The International Conference for High Performance Computing, Networking, Storage and Analysis
Monetary Cost Optimizations for HPC Applications on Amazon Clouds: Checkpoints and Replicated Execution.
Authors: Yifan Gong (Nanyang Technological University), Bingsheng He (Nanyang Technological University), Amelie Chi Zhou (Nanyang Technological University)

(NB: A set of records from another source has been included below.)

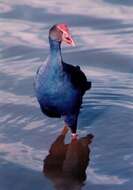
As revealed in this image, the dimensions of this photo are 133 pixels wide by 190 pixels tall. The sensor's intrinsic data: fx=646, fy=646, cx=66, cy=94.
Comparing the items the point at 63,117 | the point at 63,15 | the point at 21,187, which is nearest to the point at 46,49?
the point at 63,15

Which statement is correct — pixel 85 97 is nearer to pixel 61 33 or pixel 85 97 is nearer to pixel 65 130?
pixel 65 130

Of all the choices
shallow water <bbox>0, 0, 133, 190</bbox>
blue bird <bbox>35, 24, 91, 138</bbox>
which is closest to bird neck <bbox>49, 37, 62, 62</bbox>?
blue bird <bbox>35, 24, 91, 138</bbox>

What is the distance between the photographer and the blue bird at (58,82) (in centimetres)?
726

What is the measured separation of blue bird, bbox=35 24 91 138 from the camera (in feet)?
23.8

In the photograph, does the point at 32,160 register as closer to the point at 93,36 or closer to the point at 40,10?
the point at 93,36

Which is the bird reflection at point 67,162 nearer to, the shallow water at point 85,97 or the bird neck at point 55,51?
the shallow water at point 85,97

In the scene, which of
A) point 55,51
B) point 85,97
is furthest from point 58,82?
point 85,97

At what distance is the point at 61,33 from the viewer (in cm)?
725

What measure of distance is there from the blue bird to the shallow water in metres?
0.55

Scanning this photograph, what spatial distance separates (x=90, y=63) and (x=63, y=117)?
8.18 feet

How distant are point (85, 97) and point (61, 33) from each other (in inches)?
78.9

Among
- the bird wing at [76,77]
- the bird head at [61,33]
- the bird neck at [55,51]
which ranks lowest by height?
the bird wing at [76,77]

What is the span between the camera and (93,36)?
11312mm

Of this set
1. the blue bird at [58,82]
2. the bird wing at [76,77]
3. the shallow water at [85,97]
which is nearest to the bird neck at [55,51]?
the blue bird at [58,82]
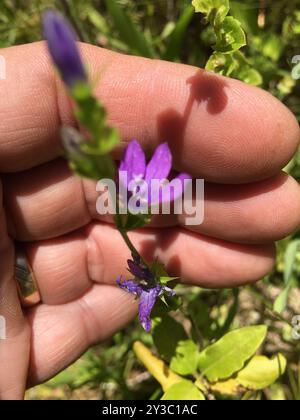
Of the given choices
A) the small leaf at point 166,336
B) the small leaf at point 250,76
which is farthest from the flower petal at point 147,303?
the small leaf at point 250,76

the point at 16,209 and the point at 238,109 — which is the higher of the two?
the point at 238,109

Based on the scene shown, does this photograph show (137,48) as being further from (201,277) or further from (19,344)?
(19,344)

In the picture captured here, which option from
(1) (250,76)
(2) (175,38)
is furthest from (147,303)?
(2) (175,38)

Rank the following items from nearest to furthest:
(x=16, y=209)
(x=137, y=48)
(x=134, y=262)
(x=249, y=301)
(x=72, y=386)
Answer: (x=134, y=262)
(x=16, y=209)
(x=137, y=48)
(x=72, y=386)
(x=249, y=301)

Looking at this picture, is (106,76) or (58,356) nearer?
(106,76)

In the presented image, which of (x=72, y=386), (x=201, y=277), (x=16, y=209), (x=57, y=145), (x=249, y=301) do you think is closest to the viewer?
(x=57, y=145)

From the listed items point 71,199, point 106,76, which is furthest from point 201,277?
point 106,76
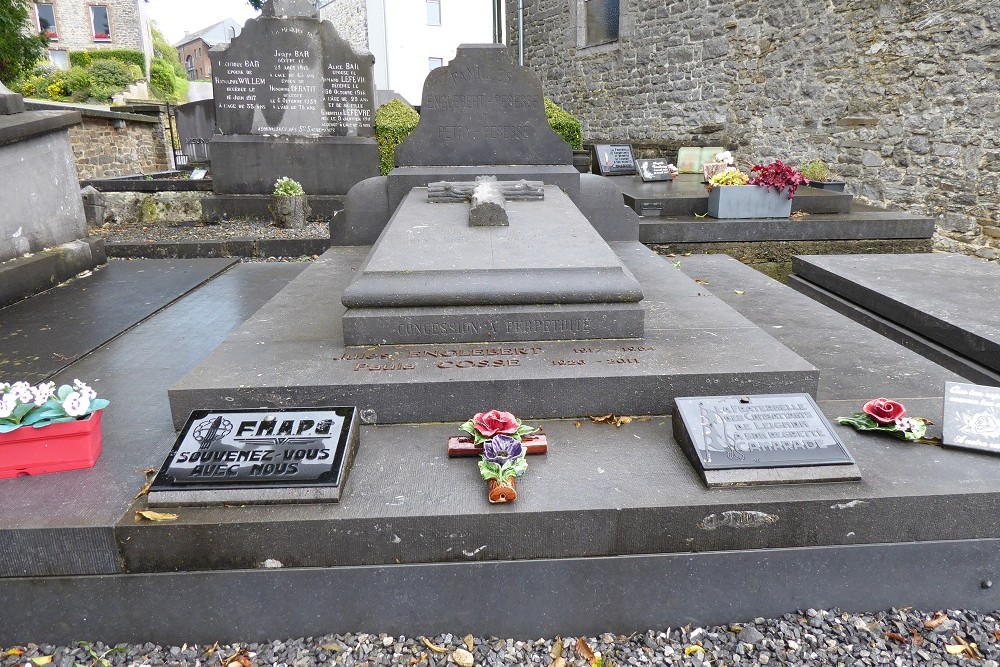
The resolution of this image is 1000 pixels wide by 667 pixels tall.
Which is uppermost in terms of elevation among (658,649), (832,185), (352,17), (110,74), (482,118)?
(352,17)

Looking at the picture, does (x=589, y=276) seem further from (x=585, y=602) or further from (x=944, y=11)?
(x=944, y=11)

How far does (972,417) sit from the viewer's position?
252cm

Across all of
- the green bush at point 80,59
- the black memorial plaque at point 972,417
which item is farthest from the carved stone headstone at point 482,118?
the green bush at point 80,59

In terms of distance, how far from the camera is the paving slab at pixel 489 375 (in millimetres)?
2697

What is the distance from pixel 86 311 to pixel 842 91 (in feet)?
33.0

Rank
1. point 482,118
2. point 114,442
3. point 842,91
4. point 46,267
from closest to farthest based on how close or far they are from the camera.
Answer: point 114,442, point 46,267, point 482,118, point 842,91

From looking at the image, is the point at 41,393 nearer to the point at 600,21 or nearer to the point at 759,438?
the point at 759,438

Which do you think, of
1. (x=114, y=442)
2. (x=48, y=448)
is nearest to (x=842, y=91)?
(x=114, y=442)

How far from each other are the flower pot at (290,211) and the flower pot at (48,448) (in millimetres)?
6317

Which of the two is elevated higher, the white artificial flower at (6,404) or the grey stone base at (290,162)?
the grey stone base at (290,162)

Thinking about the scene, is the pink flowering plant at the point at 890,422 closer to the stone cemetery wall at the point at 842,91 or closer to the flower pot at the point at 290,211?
the stone cemetery wall at the point at 842,91

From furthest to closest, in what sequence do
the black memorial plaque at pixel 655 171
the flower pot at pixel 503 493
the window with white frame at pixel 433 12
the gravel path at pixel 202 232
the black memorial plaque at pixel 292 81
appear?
the window with white frame at pixel 433 12 < the black memorial plaque at pixel 655 171 < the black memorial plaque at pixel 292 81 < the gravel path at pixel 202 232 < the flower pot at pixel 503 493

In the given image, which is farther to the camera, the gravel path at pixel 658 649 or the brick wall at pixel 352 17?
the brick wall at pixel 352 17

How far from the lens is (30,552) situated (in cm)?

Abstract: In this paper, we propose monetary cost optimizations for MPI-based applications with deadline constraints on Amazon EC2 clouds. Particularly, we develop an MPI runtime system called SOMPI that minimizes the monetary cost by considering two kinds of Amazon EC2 instances (on-demand and spot instances). As a spot instance can fail at any time due to out-of-bid events, fault tolerant executions are necessary. Through detailed studies, we have found that two common fault-tolerant mechanisms, i.e., checkpoint and replicated executions, are complementary with each other for cost-effective MPI executions on spot instances. Therefore, we propose a novel cost model to minimize the expected monetary cost. The experimental results with NPB benchmarks on Amazon EC2 demonstrate (1) the signiﬁcant monetary cost reduction and performance improvement; (2) the necessity of adaptively choosing checkpoint and replication techniques due to spot instance price dynamics.